I use scipy.stats.mannwhitneyu extensively because my data is not at
all normal. I have run into a few "gotchas" with this function and I
wanted to discuss possible workarounds with the list.

1) When this function returns a significant result, it is non-trivial
to determine the direction of the effect! The Mann-Whitney test is NOT
a test on difference of medians or means, so you cannot determine the
direction from these statistics. Wikipedia has a good example of why
it is not a test for difference of median.
http://en.wikipedia.org/wiki/Mann%E2%80%93Whitney_U#Illustration_of_object_of_test

I've reprinted it here. The data are the finishing order of hares and
tortoises. Obviously this is contrived but it indicates the problem.
First the setup:
results_l = 'H H H H H H H H H T T T T T T T T T T H H H H H H H H H H
T T T T T T T T T'.split(' ')
h = [i for i in range(len(results_l)) if results_l[i] == 'H']
t = [i for i in range(len(results_l)) if results_l[i] == 'T']

And the results:
In [12]: scipy.stats.mannwhitneyu(h, t)

COMPLETE THE FOLLOWING —
A – In the forum post, what does the writer give as the reason for using scipy.stats.mannwhitneyu so much?
B – In the forum post, rewrite the stretch from "1) When this" through "indicates the problem.", putting "artificial" in place of "contrived".
C – List each distinct function or method that is called in the code lines of the forum post.

SUPPLIED MATERIAL —
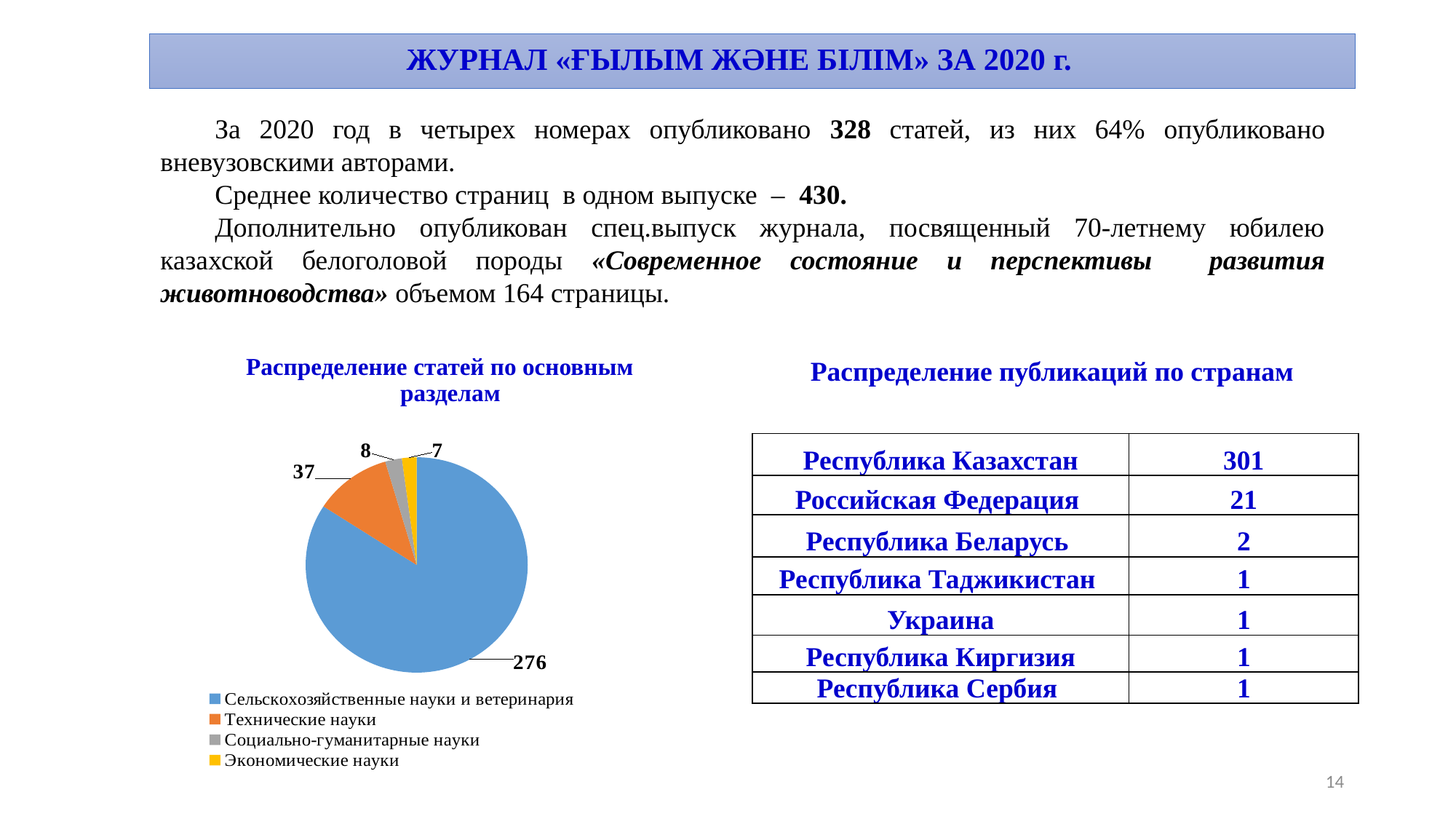
How many entries does the legend of the pie chart list? 4 How many slices does the pie chart have? 4 In the pie chart, what is the value for "Социально-гуманитарные науки"? 8 In the pie chart, which is larger: "Технические науки" or "Социально-гуманитарные науки"? Технические науки In the pie chart, what is the difference between the values for "Сельскохозяйственные науки и ветеринария" and "Технические науки"? 239 What kind of chart is shown under the title "Распределение статей по основным разделам"? pie chart In the pie chart, what is the value for "Экономические науки"? 7 In the pie chart, how many articles are in the "Сельскохозяйственные науки и ветеринария" section? 276 Which section has the largest slice in the pie chart? Сельскохозяйственные науки и ветеринария What colour is the "Технические науки" slice in the pie chart? orange In the pie chart, what is the value for "Технические науки"? 37 Which section has the smallest slice in the pie chart? Экономические науки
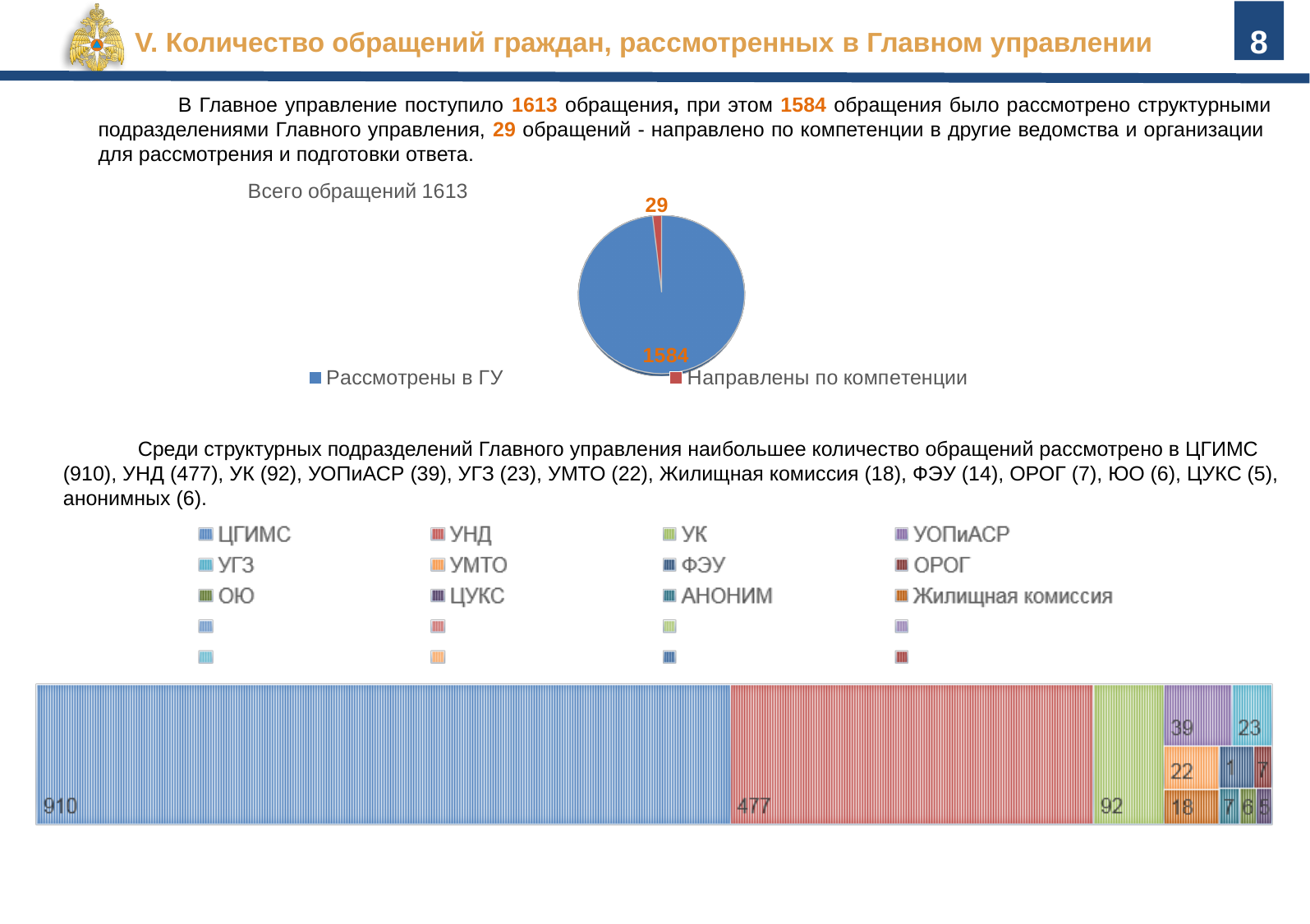
In the bottom chart, which category has the highest value? ЦГИМС In the pie chart 'Всего обращений 1613', what is the value for 'Направлены по компетенции'? 29 How many entries does the legend of the pie chart 'Всего обращений 1613' list? 2 In the pie chart 'Всего обращений 1613', what is the difference between 'Рассмотрены в ГУ' and 'Направлены по компетенции'? 1555 In the bottom chart, what is the value for УНД? 477 In the bottom chart, what is the value for УК? 92 In the bottom chart, what is the value for ЦГИМС? 910 In the pie chart 'Всего обращений 1613', what is the value for 'Рассмотрены в ГУ'? 1584 In the bottom chart, what is the difference between the values for ЦГИМС and УНД? 433 In the pie chart 'Всего обращений 1613', which slice is the largest? Рассмотрены в ГУ In the pie chart 'Всего обращений 1613', what is the total of the two slices? 1613 What kind of chart is the upper chart titled 'Всего обращений 1613'? pie chart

TASK-BY-TASK SOLUTIONS —
A – The writer's data is not at all normal.

B –
1) When this function returns a significant result, it is non-trivial
to determine the direction of the effect! The Mann-Whitney test is NOT
a test on difference of medians or means, so you cannot determine the
direction from these statistics. Wikipedia has a good example of why
it is not a test for difference of median.
http://en.wikipedia.org/wiki/Mann%E2%80%93Whitney_U#Illustration_of_object_of_test

I've reprinted it here. The data are the finishing order of hares and
tortoises. Obviously this is artificial but it indicates the problem.

C – split, range, len, scipy.stats.mannwhitneyu